Dealing with large tables (Financial transactions)

  • Hi,

    We have in our production database a large table that is storing financial transactions, currently the table has about 90mlns of rows with 20 GB data space and 26 GB index space. Operations are getting slower, also index maintenance is getting more painful. What are the best practises with dealing with constantly growing big tables like that? I was thinking to create an archive table, schedule a task that would move old records (over a month old) into archive and create an indexed view on the archive with aggregated transactions (for some statistics that we have running). Not sure how much sense does that solution have.

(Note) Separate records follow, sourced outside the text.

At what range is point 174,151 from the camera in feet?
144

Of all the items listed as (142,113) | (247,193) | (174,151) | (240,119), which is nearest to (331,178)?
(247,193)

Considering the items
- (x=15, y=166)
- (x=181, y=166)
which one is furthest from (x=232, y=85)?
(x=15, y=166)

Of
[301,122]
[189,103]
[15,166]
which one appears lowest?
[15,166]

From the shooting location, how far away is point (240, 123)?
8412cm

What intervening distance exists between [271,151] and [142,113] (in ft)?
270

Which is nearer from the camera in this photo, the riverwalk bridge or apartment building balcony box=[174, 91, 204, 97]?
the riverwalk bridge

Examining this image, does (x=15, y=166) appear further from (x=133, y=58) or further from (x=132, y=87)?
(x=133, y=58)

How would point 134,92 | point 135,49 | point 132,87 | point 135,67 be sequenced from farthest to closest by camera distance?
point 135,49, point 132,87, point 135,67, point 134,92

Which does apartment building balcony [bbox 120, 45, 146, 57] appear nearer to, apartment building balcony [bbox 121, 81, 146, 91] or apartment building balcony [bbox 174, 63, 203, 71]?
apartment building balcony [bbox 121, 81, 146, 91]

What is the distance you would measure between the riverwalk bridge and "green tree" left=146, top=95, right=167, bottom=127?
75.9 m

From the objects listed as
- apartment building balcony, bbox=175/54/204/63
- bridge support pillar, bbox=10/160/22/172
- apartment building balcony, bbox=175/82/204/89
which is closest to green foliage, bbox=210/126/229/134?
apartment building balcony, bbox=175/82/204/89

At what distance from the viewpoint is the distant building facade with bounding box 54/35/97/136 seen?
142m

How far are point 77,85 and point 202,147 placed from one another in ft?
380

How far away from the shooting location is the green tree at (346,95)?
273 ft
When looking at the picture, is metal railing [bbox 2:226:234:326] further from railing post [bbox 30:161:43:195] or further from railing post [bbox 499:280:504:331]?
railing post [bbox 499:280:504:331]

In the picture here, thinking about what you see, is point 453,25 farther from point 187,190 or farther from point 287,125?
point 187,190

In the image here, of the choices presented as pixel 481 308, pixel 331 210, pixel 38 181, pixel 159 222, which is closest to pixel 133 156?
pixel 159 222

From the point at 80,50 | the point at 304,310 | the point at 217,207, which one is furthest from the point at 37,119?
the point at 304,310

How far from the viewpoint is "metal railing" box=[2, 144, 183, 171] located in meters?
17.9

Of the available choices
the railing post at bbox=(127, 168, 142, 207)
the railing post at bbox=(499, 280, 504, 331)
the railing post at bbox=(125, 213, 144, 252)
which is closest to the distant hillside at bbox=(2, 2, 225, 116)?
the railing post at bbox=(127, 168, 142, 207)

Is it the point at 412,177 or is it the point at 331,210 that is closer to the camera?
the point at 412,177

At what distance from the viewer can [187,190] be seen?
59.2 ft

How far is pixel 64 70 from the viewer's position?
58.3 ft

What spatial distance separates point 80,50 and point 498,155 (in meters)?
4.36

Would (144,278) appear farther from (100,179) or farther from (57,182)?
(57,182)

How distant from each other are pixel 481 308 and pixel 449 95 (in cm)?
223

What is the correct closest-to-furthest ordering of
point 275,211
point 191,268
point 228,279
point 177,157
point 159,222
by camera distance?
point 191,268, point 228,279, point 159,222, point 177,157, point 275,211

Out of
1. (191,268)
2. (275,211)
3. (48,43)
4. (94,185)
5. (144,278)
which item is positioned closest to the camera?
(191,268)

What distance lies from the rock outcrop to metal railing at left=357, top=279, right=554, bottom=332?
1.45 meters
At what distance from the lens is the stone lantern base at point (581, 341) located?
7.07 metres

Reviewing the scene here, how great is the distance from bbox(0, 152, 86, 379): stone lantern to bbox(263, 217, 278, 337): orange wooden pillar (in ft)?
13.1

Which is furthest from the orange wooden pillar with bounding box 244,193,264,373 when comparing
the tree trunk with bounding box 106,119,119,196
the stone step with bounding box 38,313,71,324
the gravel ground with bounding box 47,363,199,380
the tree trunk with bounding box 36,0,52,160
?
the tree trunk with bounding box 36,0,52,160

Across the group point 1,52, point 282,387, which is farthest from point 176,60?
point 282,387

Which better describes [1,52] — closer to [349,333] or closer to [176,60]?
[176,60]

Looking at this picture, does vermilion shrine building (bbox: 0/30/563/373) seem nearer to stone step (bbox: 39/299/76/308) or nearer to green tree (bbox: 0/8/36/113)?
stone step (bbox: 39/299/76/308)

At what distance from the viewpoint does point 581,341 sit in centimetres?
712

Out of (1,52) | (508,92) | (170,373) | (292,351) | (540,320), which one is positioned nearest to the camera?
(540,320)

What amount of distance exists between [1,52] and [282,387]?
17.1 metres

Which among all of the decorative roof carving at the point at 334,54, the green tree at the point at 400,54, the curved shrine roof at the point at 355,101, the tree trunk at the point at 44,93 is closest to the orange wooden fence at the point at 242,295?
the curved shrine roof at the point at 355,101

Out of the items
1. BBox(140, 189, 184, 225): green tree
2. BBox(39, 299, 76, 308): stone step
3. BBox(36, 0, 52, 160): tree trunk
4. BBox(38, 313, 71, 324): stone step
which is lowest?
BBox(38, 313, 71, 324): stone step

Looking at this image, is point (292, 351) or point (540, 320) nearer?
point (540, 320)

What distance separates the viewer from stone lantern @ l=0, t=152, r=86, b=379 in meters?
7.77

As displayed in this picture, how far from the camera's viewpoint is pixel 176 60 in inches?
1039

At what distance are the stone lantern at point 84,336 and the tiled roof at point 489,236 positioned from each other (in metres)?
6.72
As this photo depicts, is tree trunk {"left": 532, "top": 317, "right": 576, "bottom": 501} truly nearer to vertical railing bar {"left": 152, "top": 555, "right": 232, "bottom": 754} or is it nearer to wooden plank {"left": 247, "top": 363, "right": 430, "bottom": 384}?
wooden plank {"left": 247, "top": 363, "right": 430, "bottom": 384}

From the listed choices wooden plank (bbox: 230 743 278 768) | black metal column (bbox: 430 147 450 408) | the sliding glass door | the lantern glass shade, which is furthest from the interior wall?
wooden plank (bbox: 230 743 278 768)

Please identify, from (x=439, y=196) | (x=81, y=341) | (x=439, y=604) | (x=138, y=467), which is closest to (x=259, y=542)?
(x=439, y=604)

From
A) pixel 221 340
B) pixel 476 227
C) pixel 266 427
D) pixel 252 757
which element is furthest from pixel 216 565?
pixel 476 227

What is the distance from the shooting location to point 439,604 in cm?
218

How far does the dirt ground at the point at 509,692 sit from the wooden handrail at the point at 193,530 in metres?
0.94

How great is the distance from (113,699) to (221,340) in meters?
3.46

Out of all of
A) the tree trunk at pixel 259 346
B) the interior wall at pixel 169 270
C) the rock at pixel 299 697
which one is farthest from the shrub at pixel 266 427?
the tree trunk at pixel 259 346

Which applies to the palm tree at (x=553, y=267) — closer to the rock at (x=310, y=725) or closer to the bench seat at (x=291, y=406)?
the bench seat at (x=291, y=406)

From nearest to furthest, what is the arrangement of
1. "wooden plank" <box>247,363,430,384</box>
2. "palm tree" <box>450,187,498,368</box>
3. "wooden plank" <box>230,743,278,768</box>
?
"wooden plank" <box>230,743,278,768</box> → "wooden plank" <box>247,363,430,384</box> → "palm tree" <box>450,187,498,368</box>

    Let me know your thoughts or provide with some helpful articles, that would be greatly appreciated!

  • That can work.

    Alternately you could aggregate the stuff you remove from the current table and just store the aggregated results if you don't need the details. Other option would be partition the table, that would let you do index maintenance on the partition level (and the older partitions wouldn't be changing, so you'd just need to do it on the current partition), but it won't do much, if anything, for performance.

    If an upgrade to SQL 2016 is on the cards, look at Stretched databases.

    Gail Shaw
    Microsoft Certified Master: SQL Server, MVP, M.Sc (Comp Sci)
    SQL In The Wild: Discussions on DB performance with occasional diversions into recoverability

    We walk in the dark places no others will enter
    We stand on the bridge and no one may pass
  • I need the historical data for the upcoming project of implementing "cash book", also considered partitioning but i found your article, where you clearly explained that this is not a performance tuning technique and is used mostly for fast loading and unloading. I think I'll try with the archive and see how it performs on my dev environment.

  • 1) IIRC, partitioning is an Enterprise Edition only feature. That could preclude it's use right off the bat.

    2) Partitioning CAN make SOME or even MOST queries run very fast AND allow for high concurrency. There's a lot of caveats, provisos, limitations, gotchas, etc. there though.

    3) Having the same data on the same database with it's hardware, virtualization (possibly), settings, etc. will do almost nothing for performance other than your index/stats mx work.

    4) I would REALLY take a look at wait stats and IO stalls and hardware/VM/etc sizing/config and see if there aren't improvements available there. I have NEVER been to a client where even half of that stuff was optimal, and usually it is a very low percentage.

    Best,
    Kevin G. Boles
    SQL Server Consultant
    SQL MVP 2007-2012
    TheSQLGuru on googles mail service

  • TheSQLGuru (3/14/2016)


    1) IIRC, partitioning is an Enterprise Edition only feature. That could preclude it's use right off the bat.

    2) Partitioning CAN make SOME or even MOST queries run very fast AND allow for high concurrency.

    It's not often that we disagree but I have to disagree with these two.

    Partitioned views are available in the Standard Edition and I actually prefer them over Partitioned Tables for many reasons.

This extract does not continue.